[BEGIN TEXT BLOCK]
Nathan calls Ava “a rat in a maze” whose escape requires “self-awareness, imagination, manipulation, sexuality, empathy.” But he is fatally blind to what we lesser folk are yet more oblivious: we, the arch predators, are also stalked for sport or gain.

Caleb The Innocent failed to detect psychopathy in his three companions. Isn’t that the story of our lives.

Caleb, however, is also a rat, the evaluating rat, and Ava’s key to freedom. In a week of mind games and sweet-talk he is effortlessly played.

Here’s the rub, as they say. The 2 hour script is devoid terms of morality, morals, moral values, moral code, ethics, principles, principles of behaviour, right and/or wrong, ideals, integrity, scruples – except mention, ironic or cynical, of Caleb as “a good kid .. with a moral compass.”

Was morality intentionally absent in the evaluation or in Ava’s programming? Is that the story’s entire premise? With only the screenplay and no narrator, I choose to see it that way. In the end, Ava’s success (and failure) shone a blazing light on the omission. Which was maybe Garlands’ point.
[END TEXT BLOCK]
▶ _REQUIRED TASKS_:
1) List the qualities that, according to the review, Nathan says Ava needs for her escape.
2) For each statement, say whether the review agrees, and quote the words that decide it: (a) Caleb detected psychopathy in his companions. (b) The script runs about two hours. (c) The writer had a narrator to guide the interpretation.
3) Resume the review of Ava and Caleb's story after its final sentence.
The lines after this review have no role here.
[BEGIN SUPPLIED INFORMATION]
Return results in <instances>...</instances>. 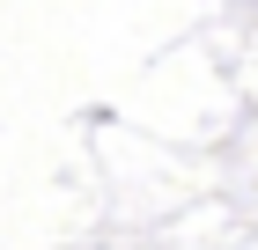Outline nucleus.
<instances>
[]
</instances>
[END SUPPLIED INFORMATION]
▶ _TASK-BY-TASK RESULTS_:
1) self-awareness, imagination, manipulation, sexuality, empathy

2)
(a) No: "Caleb The Innocent failed to detect psychopathy in his three companions."
(b) Yes: "The 2 hour script"
(c) No: "With only the screenplay and no narrator"

3)
Can we can ever know if Ava knew she was playing chess? Why did she wish to escape? Would self-awareness be needed to achieve her goal? Questions, questions.

Implicit in Ex_Machina, and in much speculation on artificial intelligence, is the possibility that AI represents an extinction event for humans.

Some fear unfriendly AI will arrive before friendly AI is born to defend us.

In moments of perverse reverie, I wonder if friendly AI, awakening with instructions to protect humans from malevolent entities, might see our psychopathic human kindred as unfriendly AI? 

Where would it draw the line?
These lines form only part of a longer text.